Interestingly enough, he did not come to Brussels – where EU Commission officials have become impatient with Council president Donald Tusk’s habit of inviting Poroshenko to EU summits, giving him the feeling of unconditional support.
Questions of timing
Indeed, during Poroshenko’s visit to Berlin on 1 February, Merkel promised that the EU would not lift sanctions against Russia and called on Russian President Vladimir Putin to fully respect the Minsk Agreement by evacuating Russian forces from Crimea (a strange formulation, considering that it left open the question of the Russian Black Sea fleet base at Sevastopol). But then Poroshenko took NATO by surprise, announcing his intention to organise a referendum on his country’s adhesion to the Alliance, arguing that , according to recent polls, it is now backed by 54% of Ukrainians. Of course, the general secretary of NATO had accused the Russians of starting the Avdiivka shelling, but the Alliance has been only too happy to use the opposition to adhesion by most Ukrainians as a reason to postpone discussions of the matter. The adhesion of Ukraine is not seen as worth the opening of a new front with Russia, and there is no reason to tie one’s hands by a ‘popular vote’ which cannot be organised on the entirety of Ukrainian territory – unless Kiev wants to demonstrate its does not control all its territory.
On top of that, the timing could hardly have been worse at the moment, when NATO is engaged in smoothing the consequences of a deployment of its controversial anti-missile shield in Poland and Romania – and even Alliance hawks want to use present circumstances to develop a new dialogue with Moscow.
The first consequences of Poroshenko’s surprise declaration has been cancellation of a NATO-Ukraine meeting due to discuss technicalities concerning the functioning of the installations in Romania such as the eventual fall of debris on Ukrainian territory after a launch.

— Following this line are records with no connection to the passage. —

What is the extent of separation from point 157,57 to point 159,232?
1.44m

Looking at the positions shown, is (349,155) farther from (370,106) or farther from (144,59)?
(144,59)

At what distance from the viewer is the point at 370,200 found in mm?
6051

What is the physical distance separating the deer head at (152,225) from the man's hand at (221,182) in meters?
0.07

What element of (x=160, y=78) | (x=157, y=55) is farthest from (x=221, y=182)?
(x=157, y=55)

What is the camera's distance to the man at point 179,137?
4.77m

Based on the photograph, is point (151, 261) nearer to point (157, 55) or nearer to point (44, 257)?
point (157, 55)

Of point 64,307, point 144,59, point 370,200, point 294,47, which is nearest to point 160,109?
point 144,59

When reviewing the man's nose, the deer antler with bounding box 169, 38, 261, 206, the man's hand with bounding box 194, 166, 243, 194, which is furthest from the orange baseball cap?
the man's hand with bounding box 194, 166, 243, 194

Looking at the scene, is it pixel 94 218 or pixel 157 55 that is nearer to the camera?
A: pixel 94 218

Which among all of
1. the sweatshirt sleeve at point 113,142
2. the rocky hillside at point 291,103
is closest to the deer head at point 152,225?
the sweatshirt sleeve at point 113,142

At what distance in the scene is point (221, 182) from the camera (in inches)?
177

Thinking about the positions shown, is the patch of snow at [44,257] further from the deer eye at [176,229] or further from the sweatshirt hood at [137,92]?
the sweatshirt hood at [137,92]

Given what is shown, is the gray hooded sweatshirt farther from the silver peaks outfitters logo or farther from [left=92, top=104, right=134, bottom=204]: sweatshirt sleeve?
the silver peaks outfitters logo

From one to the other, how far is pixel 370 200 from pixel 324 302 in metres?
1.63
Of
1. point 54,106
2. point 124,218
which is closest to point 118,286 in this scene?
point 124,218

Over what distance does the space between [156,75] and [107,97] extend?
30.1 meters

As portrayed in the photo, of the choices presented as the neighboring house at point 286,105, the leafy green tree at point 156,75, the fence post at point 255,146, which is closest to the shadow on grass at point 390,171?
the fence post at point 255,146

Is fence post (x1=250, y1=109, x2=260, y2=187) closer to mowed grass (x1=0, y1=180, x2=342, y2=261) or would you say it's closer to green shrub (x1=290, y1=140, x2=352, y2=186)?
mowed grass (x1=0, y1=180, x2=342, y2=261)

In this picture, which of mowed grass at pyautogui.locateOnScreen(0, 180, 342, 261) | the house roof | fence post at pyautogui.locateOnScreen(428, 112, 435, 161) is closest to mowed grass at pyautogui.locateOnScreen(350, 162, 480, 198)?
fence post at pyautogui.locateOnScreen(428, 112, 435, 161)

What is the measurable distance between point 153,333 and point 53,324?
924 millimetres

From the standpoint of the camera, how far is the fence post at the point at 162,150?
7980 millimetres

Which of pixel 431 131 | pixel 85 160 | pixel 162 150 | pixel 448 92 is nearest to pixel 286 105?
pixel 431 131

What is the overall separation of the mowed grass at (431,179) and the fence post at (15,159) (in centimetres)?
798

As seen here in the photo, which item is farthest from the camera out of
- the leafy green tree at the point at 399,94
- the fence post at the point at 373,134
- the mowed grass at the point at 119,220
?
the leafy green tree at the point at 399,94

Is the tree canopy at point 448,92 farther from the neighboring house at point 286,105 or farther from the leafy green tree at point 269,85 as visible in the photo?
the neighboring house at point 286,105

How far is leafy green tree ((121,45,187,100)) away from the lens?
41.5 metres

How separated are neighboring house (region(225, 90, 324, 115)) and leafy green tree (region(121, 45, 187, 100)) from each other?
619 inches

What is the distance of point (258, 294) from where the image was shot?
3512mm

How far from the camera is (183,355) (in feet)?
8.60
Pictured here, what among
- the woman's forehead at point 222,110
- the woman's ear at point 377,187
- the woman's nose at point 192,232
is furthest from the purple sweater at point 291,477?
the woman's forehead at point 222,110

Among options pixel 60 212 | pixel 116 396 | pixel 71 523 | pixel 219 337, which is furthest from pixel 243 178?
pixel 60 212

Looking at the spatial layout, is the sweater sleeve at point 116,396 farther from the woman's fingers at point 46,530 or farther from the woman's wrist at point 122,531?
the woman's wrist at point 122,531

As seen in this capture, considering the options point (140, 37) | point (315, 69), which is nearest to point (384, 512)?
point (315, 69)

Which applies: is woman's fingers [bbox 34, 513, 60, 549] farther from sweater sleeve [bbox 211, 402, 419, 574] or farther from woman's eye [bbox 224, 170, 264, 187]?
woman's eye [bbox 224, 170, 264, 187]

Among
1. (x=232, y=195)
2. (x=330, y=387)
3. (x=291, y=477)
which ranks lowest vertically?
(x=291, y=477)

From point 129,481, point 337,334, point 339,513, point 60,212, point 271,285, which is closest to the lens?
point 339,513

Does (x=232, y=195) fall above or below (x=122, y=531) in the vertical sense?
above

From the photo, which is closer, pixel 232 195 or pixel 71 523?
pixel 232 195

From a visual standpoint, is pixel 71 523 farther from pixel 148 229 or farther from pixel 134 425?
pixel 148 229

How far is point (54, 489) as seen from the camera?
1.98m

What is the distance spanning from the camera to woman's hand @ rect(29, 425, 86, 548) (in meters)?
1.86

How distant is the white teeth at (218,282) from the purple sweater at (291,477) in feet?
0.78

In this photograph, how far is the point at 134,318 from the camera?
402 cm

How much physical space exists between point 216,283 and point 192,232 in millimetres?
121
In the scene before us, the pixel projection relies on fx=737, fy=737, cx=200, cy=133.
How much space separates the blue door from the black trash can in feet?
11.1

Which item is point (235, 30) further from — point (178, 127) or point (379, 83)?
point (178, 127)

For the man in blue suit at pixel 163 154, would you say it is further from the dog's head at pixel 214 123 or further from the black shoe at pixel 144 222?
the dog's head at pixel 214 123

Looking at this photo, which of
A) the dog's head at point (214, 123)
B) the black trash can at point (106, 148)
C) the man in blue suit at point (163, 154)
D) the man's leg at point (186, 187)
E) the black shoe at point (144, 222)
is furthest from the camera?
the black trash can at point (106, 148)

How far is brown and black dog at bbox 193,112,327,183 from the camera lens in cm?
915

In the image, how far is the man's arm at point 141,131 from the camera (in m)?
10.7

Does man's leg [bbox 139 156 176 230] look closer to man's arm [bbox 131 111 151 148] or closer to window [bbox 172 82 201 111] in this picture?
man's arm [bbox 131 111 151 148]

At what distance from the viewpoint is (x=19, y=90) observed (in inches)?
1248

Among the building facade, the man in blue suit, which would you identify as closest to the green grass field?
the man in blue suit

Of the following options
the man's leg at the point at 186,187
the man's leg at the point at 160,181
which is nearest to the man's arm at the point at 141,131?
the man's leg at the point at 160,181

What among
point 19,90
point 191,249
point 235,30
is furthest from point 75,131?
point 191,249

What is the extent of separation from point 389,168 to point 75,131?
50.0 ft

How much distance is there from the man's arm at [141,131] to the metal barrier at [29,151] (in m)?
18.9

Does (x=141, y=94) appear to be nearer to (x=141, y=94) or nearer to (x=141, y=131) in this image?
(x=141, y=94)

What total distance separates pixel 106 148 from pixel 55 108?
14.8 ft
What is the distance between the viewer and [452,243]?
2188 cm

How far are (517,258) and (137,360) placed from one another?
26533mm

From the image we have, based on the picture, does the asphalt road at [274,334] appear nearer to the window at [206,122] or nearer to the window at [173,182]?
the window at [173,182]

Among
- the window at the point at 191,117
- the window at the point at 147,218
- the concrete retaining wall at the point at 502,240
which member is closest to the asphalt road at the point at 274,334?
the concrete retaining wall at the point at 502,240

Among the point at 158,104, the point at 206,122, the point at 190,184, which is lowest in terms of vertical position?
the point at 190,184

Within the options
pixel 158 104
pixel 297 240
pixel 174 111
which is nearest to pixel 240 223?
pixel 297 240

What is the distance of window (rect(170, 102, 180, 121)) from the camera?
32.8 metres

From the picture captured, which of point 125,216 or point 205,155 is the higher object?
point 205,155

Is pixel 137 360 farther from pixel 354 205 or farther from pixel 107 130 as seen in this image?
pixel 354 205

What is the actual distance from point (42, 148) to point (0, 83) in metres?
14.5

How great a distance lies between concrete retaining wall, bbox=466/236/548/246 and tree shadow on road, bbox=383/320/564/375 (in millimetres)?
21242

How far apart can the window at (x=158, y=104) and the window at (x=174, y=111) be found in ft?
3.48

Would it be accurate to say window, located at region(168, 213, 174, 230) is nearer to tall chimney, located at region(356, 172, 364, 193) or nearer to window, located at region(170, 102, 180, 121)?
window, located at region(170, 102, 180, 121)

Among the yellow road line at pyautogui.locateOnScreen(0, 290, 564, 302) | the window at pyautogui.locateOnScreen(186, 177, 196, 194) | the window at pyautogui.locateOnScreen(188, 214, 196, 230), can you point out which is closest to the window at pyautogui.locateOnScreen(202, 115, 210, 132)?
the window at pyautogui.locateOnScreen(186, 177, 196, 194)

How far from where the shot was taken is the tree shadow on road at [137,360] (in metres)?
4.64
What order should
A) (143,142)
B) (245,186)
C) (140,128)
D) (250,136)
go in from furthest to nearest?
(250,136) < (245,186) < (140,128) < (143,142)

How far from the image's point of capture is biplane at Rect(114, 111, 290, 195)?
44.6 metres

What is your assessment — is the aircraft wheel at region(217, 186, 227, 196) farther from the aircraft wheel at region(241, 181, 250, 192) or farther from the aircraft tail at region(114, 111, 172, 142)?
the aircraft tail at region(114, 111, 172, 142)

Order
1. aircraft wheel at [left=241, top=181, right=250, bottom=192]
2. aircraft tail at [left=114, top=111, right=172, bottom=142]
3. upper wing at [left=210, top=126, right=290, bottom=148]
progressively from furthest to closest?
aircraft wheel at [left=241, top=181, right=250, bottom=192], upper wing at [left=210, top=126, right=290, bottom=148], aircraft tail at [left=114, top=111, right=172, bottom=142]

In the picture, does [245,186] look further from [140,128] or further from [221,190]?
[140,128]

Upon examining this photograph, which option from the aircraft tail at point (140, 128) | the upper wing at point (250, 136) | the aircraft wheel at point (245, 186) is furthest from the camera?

There is also a second element to the poor timing. The West continues to support Ukraine, in general. But a mixture of fear and impatience is growing. Fear that the regime could risk a military operation in order to gain unconditional support (the armed forces being the best functioning state structure). And impatience at the lack of reform and persistent corruption in Ukraine.
Dwindling support
At the same time, rumours speak again of Poroshenko’s intention to organise snap parliamentary elections in an attempt to reassert his support in parliament. For months, his support has been dwindling, and there are more and more open questions about his personality, including his inclination for alcohol. Up to now, the Western support, and good connections within the Obama administration, have been a continuous big asset. But with the election of Donald Trump, Ukraine has been cut from its backers having gambled on a Hillary Clinton victory and totally neglected Trump’s camp. In any case, nobody knows how the White House will develop relations with Russia, and consequently with Ukraine. What Poroshenko can do is to remember the past. He does not need to look further than Tbilisi to be reminded how Washington can drop its allies (successively Edward Shevarnadze and Mikheil Saakashvili) when they turn out to be unpopular or embarrassing, and when it has found an acceptable replacement.
While Kiev made much of the 4 February telephone conversation between Presidents Poroshenko and Trump, it had not been lost on observers that two days earlier Trump and Vice-President Pence received former prime minister Yulia Tymoshenko for a private meeting. Afterwards Tymoshenko separately briefed the think-tanks Heritage Foundation and Hudson Institute, saying she had received assurances that Washington would not abandon Ukraine and would not lift sanctions on Russia until it pulled out of Ukraine. The same message that the one to Poroshenko.
Tymoshenko is now a deputy, heading the party with the highest support according to the polls, and again making efforts regarding a presidential campaign.